South African startup Refiant AI, which uses algorithms to compress artificial intelligence (AI) models, has closed a US$5 million seed round to build its platform, grow its team and support enterprise partnerships.
Founded in 2025 by Viroshan Naicker, Siddharth Gutta, and Mathew Haswell, Refiant AI is building tools that restructure and compress AI models by reducing computational weight and retraining them to maintain performance, so that they can run efficiently on smaller or local machines.
As global companies race to deploy more efficient AI models, they are investing heavily in building data centres equipped with graphics processing units (GPUs) and cooling systems.
That energy infrastructure is both expensive and resource-intensive, with Refiant AI working to make the AI models lighter so they require fewer resources to operate.
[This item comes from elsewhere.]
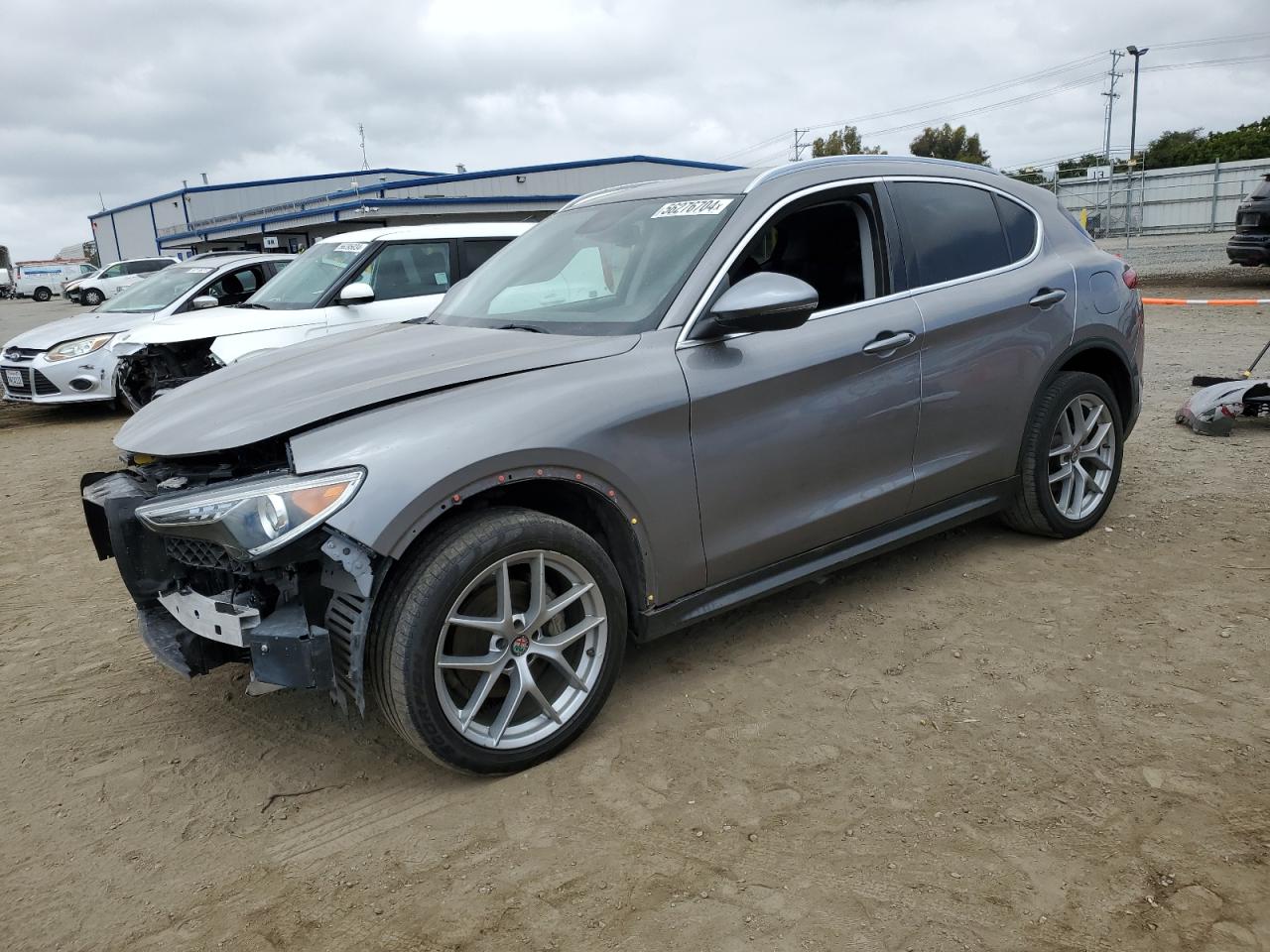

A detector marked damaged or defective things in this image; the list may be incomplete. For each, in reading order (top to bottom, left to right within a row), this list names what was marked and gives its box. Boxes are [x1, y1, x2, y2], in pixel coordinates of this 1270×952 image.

crushed front bumper [81, 470, 373, 706]
broken headlight [140, 468, 367, 559]
damaged gray suv [84, 157, 1143, 774]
– Moroccan retail-tech startup Zsystems secures $1.65m seed funding round

Moroccan retail B2B2C marketplace ZSystems has raised US$1.65 million in a seed round of funding to help it further develop its product and move into new markets.
Founded in 2022 by Samer Choumar, Meriem Benabad, Youssef Haddouch, Reda Nebri, and Youssef Drafate, ZSystems is building a unified digital platform connecting brands, wholesalers, and retailers.
The platform aims to drive transparency, streamline operations, and unlock growth opportunities across the value chain, addressing inefficiencies in a US$40 billion market that remains largely undigitised.
Zsystems’ US$1.65 million seed round, which follows a US$1.5 million pre-seed secured in 2024, was led by Azur Innovation Management, with follow-on participation from MNF Ventures and Witamax, as well as new backing from Harambeans Prosperity Fund.
– NectarFi Closes $170K Pre-Seed to Build a Full-Stack On-Chain Financial Life for Crypto Users

A Nigerian startup born from a hackathon has closed a pre-seed round and launched publicly, aiming to replace the fragmented, unrewarding experience of crypto finance with something that works the way money should.
NectarFi gives users a complete financial toolkit in a single application: they can hold and manage digital assets in a self-custodial wallet, spend via Visa cards and global payment rails, trade crypto without gas fee constraints, and invest in tokenised stocks alongside traditional crypto assets. Users can also transact across bank transfer systems in Nigeria, PIX in Latin America, APACA scan in Southeast Asia, and Swift internationally, with blockchain operations running in the background on user-controlled infrastructure behind a familiar interface that requires no complex wallet knowledge.